-- START OF TEXT EXTRACT --
GLdc Vertex Formats: From vec3f to fastpath to map_buffer

Jun 24 2020

GLdc Vertex Formats: From vec3f to fastpath to map_buffer

Introduction

This article is going to focus on various techniques that are available under GLdc for you to use in order to render polygons on the Sega Dreamcast. It isn't going to be necessarily a tutorial on how to use OpenGL but it might help in writing rendering code and what formats to use. I will also mention what lead to the thought process for each new technique and the gains that come with each.

Immediate Mode Rendering

Not even discussed here because it has no reason to ever be used on any hardware for any reason. Even in the very first revision of OpenGL vertex arrays and such were very supported and allowed.

Do not use immediate mode on Sega Dreamcast

But! if you do, internally behind the scenes it will get processed into fastpath so thats a bonus. (More on fastpath later)
-- END OF TEXT EXTRACT --
** EXERCISE DETAILS **
Copy the article on GLdc vertex formats above in full, keeping every word and line unchanged. The listing is separate material with no connection to the article on GLdc vertex formats.
-- START OF EXTRACTED RECORDS --
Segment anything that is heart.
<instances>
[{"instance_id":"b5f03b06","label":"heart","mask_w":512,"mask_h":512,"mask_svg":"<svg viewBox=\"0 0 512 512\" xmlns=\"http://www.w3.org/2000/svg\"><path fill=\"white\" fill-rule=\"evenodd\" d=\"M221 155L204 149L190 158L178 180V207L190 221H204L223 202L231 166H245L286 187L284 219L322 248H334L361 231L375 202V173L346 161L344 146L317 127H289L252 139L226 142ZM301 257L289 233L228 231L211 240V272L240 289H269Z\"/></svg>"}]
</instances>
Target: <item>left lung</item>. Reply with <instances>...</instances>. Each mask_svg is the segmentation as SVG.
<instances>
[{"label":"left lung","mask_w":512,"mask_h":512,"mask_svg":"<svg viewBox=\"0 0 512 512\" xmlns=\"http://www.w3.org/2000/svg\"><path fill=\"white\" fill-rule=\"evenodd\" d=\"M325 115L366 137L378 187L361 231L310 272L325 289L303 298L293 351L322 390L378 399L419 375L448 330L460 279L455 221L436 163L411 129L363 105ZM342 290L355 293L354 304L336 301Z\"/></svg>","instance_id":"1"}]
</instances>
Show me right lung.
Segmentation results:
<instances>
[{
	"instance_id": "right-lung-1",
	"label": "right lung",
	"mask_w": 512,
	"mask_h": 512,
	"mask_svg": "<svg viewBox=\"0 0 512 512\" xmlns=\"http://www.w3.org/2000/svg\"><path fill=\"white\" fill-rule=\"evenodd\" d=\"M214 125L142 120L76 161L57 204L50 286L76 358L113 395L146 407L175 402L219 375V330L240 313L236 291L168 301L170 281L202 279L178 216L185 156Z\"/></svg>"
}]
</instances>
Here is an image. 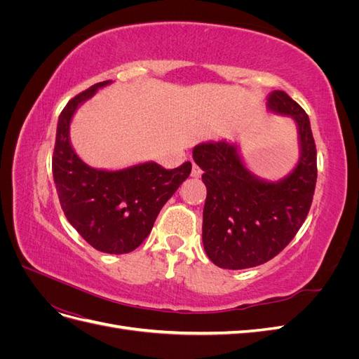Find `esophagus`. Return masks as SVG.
Returning a JSON list of instances; mask_svg holds the SVG:
<instances>
[{"instance_id":"34e87169","label":"esophagus","mask_w":359,"mask_h":359,"mask_svg":"<svg viewBox=\"0 0 359 359\" xmlns=\"http://www.w3.org/2000/svg\"><path fill=\"white\" fill-rule=\"evenodd\" d=\"M202 175V169L198 165H193V170H191V177L199 178Z\"/></svg>"}]
</instances>
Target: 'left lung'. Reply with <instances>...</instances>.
<instances>
[{
    "label": "left lung",
    "mask_w": 359,
    "mask_h": 359,
    "mask_svg": "<svg viewBox=\"0 0 359 359\" xmlns=\"http://www.w3.org/2000/svg\"><path fill=\"white\" fill-rule=\"evenodd\" d=\"M271 111L297 121L301 158L287 178L260 181L227 142L201 144L193 158L206 186L202 241L217 266L245 269L277 256L297 235L310 211L318 180L316 144L306 111L285 91L268 99Z\"/></svg>",
    "instance_id": "left-lung-1"
}]
</instances>
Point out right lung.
I'll return each instance as SVG.
<instances>
[{"label": "right lung", "mask_w": 359, "mask_h": 359, "mask_svg": "<svg viewBox=\"0 0 359 359\" xmlns=\"http://www.w3.org/2000/svg\"><path fill=\"white\" fill-rule=\"evenodd\" d=\"M106 83L109 82H99L74 95L62 109L52 173L61 208L78 233L95 250L124 255L144 243L163 205L189 178L191 163L166 169L148 161L114 172L85 165L70 145L69 126L78 106Z\"/></svg>", "instance_id": "1"}]
</instances>
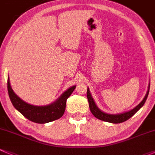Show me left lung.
<instances>
[{"label":"left lung","mask_w":155,"mask_h":155,"mask_svg":"<svg viewBox=\"0 0 155 155\" xmlns=\"http://www.w3.org/2000/svg\"><path fill=\"white\" fill-rule=\"evenodd\" d=\"M149 87L150 84L149 85V89L147 91V93H146V96L143 98V100L136 107L134 108L131 110L128 111V112H126L124 113H121V114H108V113H105L102 111L100 110L98 108V107L95 104V101H94L93 98H92V95H91L90 92H89V88H87V98H88L89 101V109L90 111L92 112L93 116L95 117H96L97 119H100V120L104 121V122H110V123H114V124H118V123H122V122H125L126 120L130 119V117L134 116V115L143 106V104L146 102V99H147V97L149 95Z\"/></svg>","instance_id":"left-lung-1"}]
</instances>
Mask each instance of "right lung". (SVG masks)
I'll use <instances>...</instances> for the list:
<instances>
[{
	"instance_id": "1",
	"label": "right lung",
	"mask_w": 155,
	"mask_h": 155,
	"mask_svg": "<svg viewBox=\"0 0 155 155\" xmlns=\"http://www.w3.org/2000/svg\"><path fill=\"white\" fill-rule=\"evenodd\" d=\"M7 89L10 101L17 110L31 122L44 124L57 120L63 116L66 110L67 98L74 90L75 86L67 89L54 103L41 107L29 104L17 96L11 88L9 78L7 80Z\"/></svg>"
}]
</instances>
-- END OF EXTRACTED RECORDS --
** TASK ANSWER **
GLdc Vertex Formats: From vec3f to fastpath to map_buffer

Jun 24 2020

GLdc Vertex Formats: From vec3f to fastpath to map_buffer

Introduction

This article is going to focus on various techniques that are available under GLdc for you to use in order to render polygons on the Sega Dreamcast. It isn't going to be necessarily a tutorial on how to use OpenGL but it might help in writing rendering code and what formats to use. I will also mention what lead to the thought process for each new technique and the gains that come with each.

Immediate Mode Rendering

Not even discussed here because it has no reason to ever be used on any hardware for any reason. Even in the very first revision of OpenGL vertex arrays and such were very supported and allowed.

Do not use immediate mode on Sega Dreamcast

But! if you do, internally behind the scenes it will get processed into fastpath so thats a bonus. (More on fastpath later)